O artigo analisado por esta resenha crítica tem como objetivo central a análise das relações entre ciência, tecnologia e sociedade. A análise se dará a partir do referencial teórico e metodológico encontrado no livro O capital, do filósofo Karl Marx, assim como a desmistificação dos três mitos da neutralidade da Ciência (Auler; Delizoicov, 2001), de acordo com a perspectiva marxista.

Logo na introdução, os autores do artigo realizam um breve histórico a respeito do enfoque dado por eles a ciência, tecnologia e sociedade (CTS) dentro dos currículos e das práticas de Educação Científica em países imperialistas, assim como sobre a sua invasão nos países do Sul Global, especificamente no Estado brasileiro.

Em seguida, eles abordam as diferentes concepções de alguns estudiosos do movimento CTS: Auler e Bazzo (2001), Von Linsingen (2007) e Auler e Delizoicov (2001). No texto, procuram encontrar nos autores um ponto em comum, segundo o qual o enfoque CTS ganhe a capacidade de gerar um posicionamento mais crítico dos estudantes sobre as atividades científicas e tecnológicas, tornando-os indivíduos participativos nas decisões político-sociais.

Por fim, os autores do artigo expõem os três mitos apontados por Auler e Delizoicov (2001): o mito da superioridade do modelo de decisões tecnocráticas, o mito da perspectiva salvacionista da ciência e da tecnologia e o mito do determinismo tecnológico, todos recorrentes nas práticas pedagógicas de alguns professores, mas que precisam ser superados pela abordagem CTS de perspectiva marxista.

* [Tarefa A] Selecione e copie todas as linhas dos registros que contêm a palavra "position". Considere a diferença entre maiúsculas e minúsculas.

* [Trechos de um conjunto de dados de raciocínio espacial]

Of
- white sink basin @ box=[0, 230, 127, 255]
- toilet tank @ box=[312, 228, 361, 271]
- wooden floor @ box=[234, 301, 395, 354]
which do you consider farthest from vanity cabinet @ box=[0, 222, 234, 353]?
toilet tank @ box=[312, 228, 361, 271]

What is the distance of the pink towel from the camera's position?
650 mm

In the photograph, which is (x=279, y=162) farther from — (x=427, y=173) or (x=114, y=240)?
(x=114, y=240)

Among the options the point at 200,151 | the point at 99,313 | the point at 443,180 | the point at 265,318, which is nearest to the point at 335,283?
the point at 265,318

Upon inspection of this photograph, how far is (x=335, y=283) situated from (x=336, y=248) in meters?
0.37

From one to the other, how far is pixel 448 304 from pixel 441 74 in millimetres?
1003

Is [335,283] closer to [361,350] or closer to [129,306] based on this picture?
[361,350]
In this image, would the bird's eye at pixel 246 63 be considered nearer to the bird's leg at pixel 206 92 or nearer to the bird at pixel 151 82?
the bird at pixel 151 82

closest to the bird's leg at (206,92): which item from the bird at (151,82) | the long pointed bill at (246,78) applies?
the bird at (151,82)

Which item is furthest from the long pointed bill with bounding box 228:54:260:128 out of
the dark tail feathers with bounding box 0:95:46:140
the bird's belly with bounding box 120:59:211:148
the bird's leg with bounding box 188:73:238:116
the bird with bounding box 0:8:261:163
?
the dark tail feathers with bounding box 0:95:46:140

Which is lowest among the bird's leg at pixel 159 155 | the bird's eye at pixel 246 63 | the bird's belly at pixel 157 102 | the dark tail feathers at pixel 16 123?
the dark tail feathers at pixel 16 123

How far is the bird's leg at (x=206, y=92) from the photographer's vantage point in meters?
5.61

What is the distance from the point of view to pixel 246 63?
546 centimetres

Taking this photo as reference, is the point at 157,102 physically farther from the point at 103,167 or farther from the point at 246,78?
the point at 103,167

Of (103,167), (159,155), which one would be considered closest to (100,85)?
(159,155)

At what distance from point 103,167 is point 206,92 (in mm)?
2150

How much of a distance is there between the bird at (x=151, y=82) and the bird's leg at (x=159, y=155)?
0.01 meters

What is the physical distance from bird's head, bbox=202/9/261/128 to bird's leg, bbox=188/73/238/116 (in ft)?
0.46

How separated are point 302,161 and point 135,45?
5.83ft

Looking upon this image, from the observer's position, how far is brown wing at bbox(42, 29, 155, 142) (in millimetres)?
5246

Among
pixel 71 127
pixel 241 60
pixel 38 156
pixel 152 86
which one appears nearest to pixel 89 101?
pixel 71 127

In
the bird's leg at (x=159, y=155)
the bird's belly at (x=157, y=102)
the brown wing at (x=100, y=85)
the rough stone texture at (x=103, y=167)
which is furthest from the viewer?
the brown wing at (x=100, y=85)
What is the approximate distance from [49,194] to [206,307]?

* [Tarefa B] Escreva a continuação da resenha sobre ciência, tecnologia e sociedade, começando logo após a última frase apresentada.

* [Resultado do exercício A]
What is the distance of the pink towel from the camera's position?
Looking upon this image, from the observer's position, how far is brown wing at bbox(42, 29, 155, 142) (in millimetres)?

* [Resultado do exercício B]
Após a introdução, os autores do artigo justificam o uso do referencial marxista na análise do movimento Ciência, Tecnologia e Sociedade e depois apresentam uma revisão das principais categorias descritas por Karl Marx no livro O capital:

  1. mercadoria, valor e trabalho;
  2. dinheiro, capital e mais-valia;
  3. a força de trabalho e seu valor; e
  4. mais-valia e exploração da força de trabalho.

Essas categorias serviram tanto de seções, quanto de base para demonstrar como o sistema capitalista atua no processo de produção da ciência e da tecnologia.

Depois dessa revisão, os pesquisadores defendem que a inclusão e a inovação da ciência e da tecnologia no processo de produção de capital se inserem na categoria mais valia relativa pelo fato delas aumentarem a produção de mercadorias sem a necessidade de expandir a carga horária do trabalhador, além de intensificarem a exploração do trabalhador e de diminuírem o valor da força de trabalho. A diminuição do salário, ou seja, do valor da força de trabalho pago pelo dono dos meios essenciais à vida, provém da redução dos preços das mercadorias consumidas pelo trabalhador, as quais têm, como consequência, o aumento quantitativo pela inserção de constantes inovações científicas e tecnológicas.

Isso posto, os autores exemplificam como as inovações científicas e tecnológicas agem na produção do saber e na produção de alimentos transgênicos, por meio da internet e da engenharia genética. No final da explicação dos exemplos, os autores refutam de maneira sucinta os três mitos da neutralidade científica (Auler; Delizoicov, 2001), por meio da associação entre CTS e Economia Política. A seguir, as sínteses decorrentes dessa associação, cuja finalidade envolvia a rejeição dos três mitos:

  1. Rejeição do mito da perspectiva salvacionista da ciência e tecnologia. A contribuição para o bem-estar social que emerge da ciência e da tecnologia chega a ser ínfima ou mesmo nula, pois o objetivo central do capital é trocar dinheiro por mais dinheiro com a exploração dos trabalhadores e dos recursos naturais, sem preocupação com o desenvolvimento social.
  2. Rejeição do mito do determinismo tecnológico. Inovações científicas e tecnológicas tendem a ser empregadas em larga escala na medida em que se transformam em instrumentos necessários à acumulação do capital. Fato que influencia decisivamente nas direções em que avançam a ciência e a tecnologia.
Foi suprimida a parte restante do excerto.